#### CONSIGNES À SUIVRE:
1. Recopiez le passage de la lettre au duc de Richelieu qui va de « 8288. — À M. LE » jusqu'à « en sont vrais. » inclus, en remplaçant « lion » par « tigre ».
2. Poursuivez la lettre au duc de Richelieu à partir de sa dernière phrase.

#### EXTRAIT DE PAGE:
• • • •
8288. — À M. LE MARÉCHAL DUC DE RICHELIEU.
20 mai.

Si mon héros ne peut deviner comment cette pétaudière se terminera, il n’y a pas d’apparence qu’un vieil aveugle entrevoie ce que le vice-roi d’Aquitaine ne voit point. Je juge seulement, à vue de pays, que notre nation a été toujours légère, quelquefois très-cruelle ; qu’elle n’a jamais su se gouverner par elle-même, et qu’elle n’est pas trop digne d’être libre. J’ajouterai encore que j’aimerais mieux, malgré mon goût extrême pour la liberté, vivre sous la patte d’un lion que d’être continuellement exposé aux dents d’un millier de rats mes confrères.

On m’envoie une seconde édition beaucoup plus ample de la brochure des Peuples aux parlements[1]. Monseigneur voudra bien que je lui en fasse part. Elle produit quelque effet dans la province ; ce n’est pas une raison pour qu’elle réussisse à Paris : cependant tous les faits en sont vrais.

Je sais très-bon gré à l’auteur d’avoir donné hardiment tant d’éloges à M. le duc de Choiseul ; il a les plus grandes obligations à ce ministre.
• • • •
#### DONNÉES DE L'EXERCICE:
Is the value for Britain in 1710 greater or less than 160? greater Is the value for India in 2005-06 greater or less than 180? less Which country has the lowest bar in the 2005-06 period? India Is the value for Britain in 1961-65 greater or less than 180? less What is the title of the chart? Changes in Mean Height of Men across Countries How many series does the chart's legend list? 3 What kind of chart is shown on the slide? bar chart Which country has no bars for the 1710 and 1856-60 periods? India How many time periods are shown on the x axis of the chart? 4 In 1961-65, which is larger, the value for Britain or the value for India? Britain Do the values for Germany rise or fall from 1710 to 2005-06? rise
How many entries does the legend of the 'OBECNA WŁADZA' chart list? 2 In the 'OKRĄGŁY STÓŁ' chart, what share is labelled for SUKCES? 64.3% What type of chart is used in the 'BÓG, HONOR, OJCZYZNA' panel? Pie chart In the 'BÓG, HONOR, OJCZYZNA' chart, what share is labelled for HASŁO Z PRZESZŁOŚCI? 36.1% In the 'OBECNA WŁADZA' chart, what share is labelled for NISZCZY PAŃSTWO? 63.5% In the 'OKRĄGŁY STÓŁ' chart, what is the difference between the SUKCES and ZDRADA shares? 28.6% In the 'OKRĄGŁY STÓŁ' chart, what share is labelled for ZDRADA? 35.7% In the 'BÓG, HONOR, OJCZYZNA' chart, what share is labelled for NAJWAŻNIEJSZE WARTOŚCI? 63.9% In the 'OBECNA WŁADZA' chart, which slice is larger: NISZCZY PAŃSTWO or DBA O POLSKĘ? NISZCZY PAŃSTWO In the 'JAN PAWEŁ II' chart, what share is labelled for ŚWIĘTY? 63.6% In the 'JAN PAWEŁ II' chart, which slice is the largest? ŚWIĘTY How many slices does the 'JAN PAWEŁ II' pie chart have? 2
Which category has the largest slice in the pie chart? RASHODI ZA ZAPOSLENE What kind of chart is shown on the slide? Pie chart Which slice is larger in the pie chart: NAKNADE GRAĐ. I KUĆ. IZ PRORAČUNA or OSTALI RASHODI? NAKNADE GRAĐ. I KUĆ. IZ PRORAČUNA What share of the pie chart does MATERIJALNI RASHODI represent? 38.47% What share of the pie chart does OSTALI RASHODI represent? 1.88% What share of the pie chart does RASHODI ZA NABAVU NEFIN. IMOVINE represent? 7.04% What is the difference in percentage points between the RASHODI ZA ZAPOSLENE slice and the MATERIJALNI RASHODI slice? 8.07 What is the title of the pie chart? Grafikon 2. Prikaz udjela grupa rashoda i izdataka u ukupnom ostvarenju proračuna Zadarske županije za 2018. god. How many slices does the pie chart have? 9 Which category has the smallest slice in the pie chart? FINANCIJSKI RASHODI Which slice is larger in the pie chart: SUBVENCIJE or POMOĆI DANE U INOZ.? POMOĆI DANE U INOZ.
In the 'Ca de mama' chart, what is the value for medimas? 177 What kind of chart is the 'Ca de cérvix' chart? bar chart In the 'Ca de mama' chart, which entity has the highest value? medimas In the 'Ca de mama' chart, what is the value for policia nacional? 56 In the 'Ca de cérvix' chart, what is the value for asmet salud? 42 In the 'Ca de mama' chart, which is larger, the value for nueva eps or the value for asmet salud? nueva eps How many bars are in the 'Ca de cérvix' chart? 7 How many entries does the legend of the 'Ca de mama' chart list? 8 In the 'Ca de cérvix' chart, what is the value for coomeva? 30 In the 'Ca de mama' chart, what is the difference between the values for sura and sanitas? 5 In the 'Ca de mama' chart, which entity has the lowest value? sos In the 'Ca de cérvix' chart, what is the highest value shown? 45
• • • •
#### RÉPONSES PAR TÂCHE:
1.
8288. — À M. LE MARÉCHAL DUC DE RICHELIEU.
20 mai.

Si mon héros ne peut deviner comment cette pétaudière se terminera, il n’y a pas d’apparence qu’un vieil aveugle entrevoie ce que le vice-roi d’Aquitaine ne voit point. Je juge seulement, à vue de pays, que notre nation a été toujours légère, quelquefois très-cruelle ; qu’elle n’a jamais su se gouverner par elle-même, et qu’elle n’est pas trop digne d’être libre. J’ajouterai encore que j’aimerais mieux, malgré mon goût extrême pour la liberté, vivre sous la patte d’un tigre que d’être continuellement exposé aux dents d’un millier de rats mes confrères.

On m’envoie une seconde édition beaucoup plus ample de la brochure des Peuples aux parlements[1]. Monseigneur voudra bien que je lui en fasse part. Elle produit quelque effet dans la province ; ce n’est pas une raison pour qu’elle réussisse à Paris : cependant tous les faits en sont vrais.

2.
M. le duc de Choiseul a favorisé sa colonie, a fait donner des priviléges étonnants à sa petite terre ; il lui a accordé sur-le-champ toutes les grâces que ce solitaire lui a demandées pour les autres : places, argent, privilèges, rien ne lui a coûté ; et la dernière grâce qu’il a signée a été une patente de brigadier pour un des neveux[2] du solitaire. Il serait donc le plus ingrat et le plus indigne de tous les hommes, s’il n’avait pas une reconnaissance proportionnée à tant de bienfaits. Malheur à celui qui le condamnerait d’avoir rempli son devoir ! Ce ne sera pas certainement mon héros qui conseillera l’ingratitude. Un brave chevalier peut être d’un parti différent d’un autre brave chevalier ; mais tous deux doivent se rendre justice. Je me trouve comme Atticus entre César et Pompée. Le solitaire n’a écouté que son cœur : il est intimement persuadé que l’ancien parlement de Paris avait autant de tort que du temps de la Fronde ; il ne peut d’ailleurs aimer ni les meurtres des Calas, ni ceux du pauvre Lally, ni ceux du chevalier de La Barre. Les jurisconsultes de l’Europe, et surtout le célèbre marquis Beccaria, n’ont jamais qualifié ces jugements que d’assassinats.

Le solitaire a dans le nouveau parlement un neveu, doyen des conseillers-clercs[3], qui pense entièrement comme lui.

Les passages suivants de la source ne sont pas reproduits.